Once you find the line with "Balance 20/20: Six Keys To A Harmonious Life" in the entries below, return exactly every line from it through the line with "Peter Shaw - 100".

(Beginning of DATA SUPPLIED)

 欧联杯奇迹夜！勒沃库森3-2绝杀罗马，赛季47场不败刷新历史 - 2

(End of DATA SUPPLIED)
(Beginning of DATA SUPPLIED)

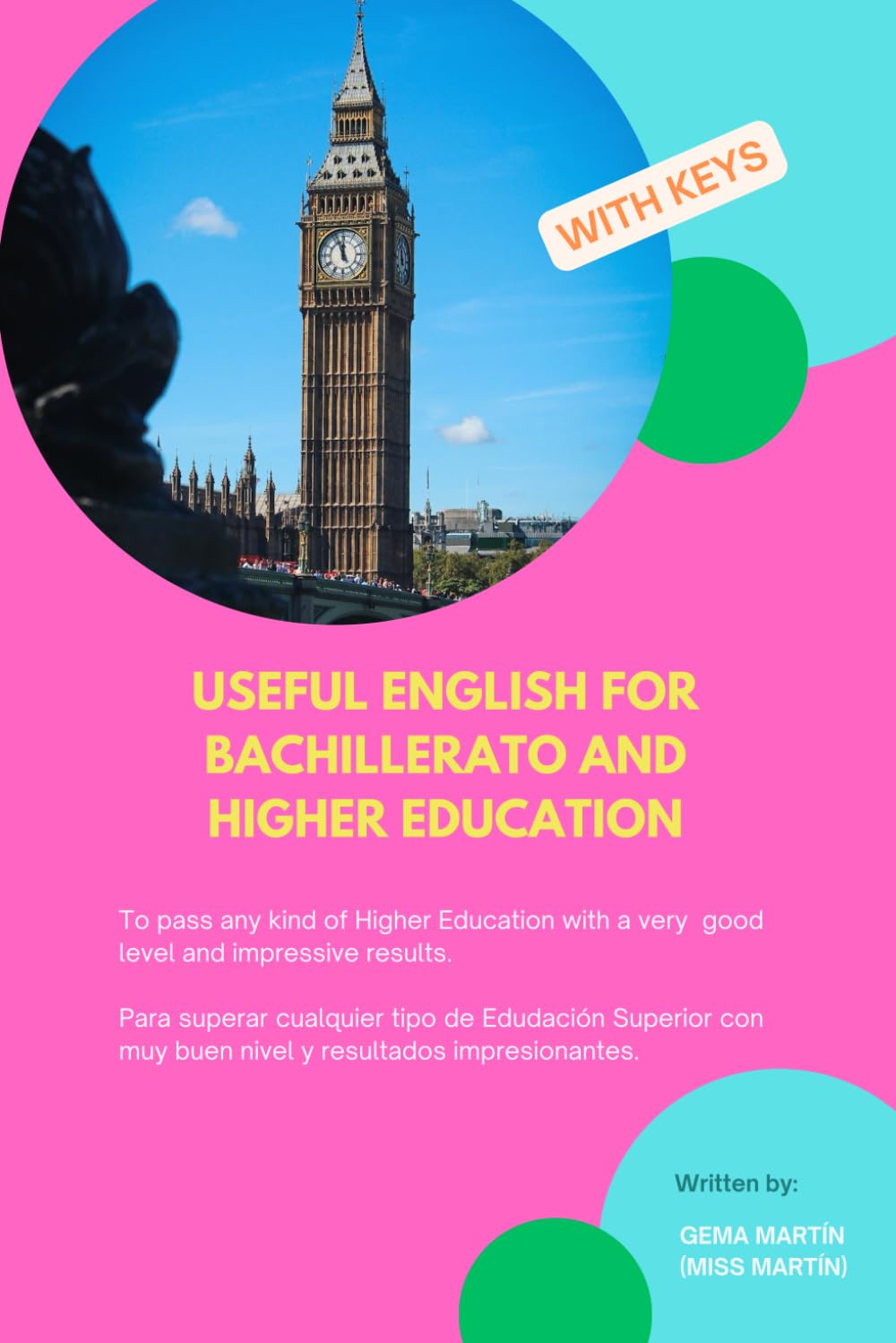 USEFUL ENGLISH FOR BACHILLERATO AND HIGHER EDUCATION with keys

(End of DATA SUPPLIED)
(Beginning of DATA SUPPLIED)

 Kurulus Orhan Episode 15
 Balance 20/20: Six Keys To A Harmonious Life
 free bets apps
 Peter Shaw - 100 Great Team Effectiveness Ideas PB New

(End of DATA SUPPLIED)

*TASK RESULT*:
 Balance 20/20: Six Keys To A Harmonious Life
 free bets apps
 Peter Shaw - 100 Great Team Effectiveness Ideas PB New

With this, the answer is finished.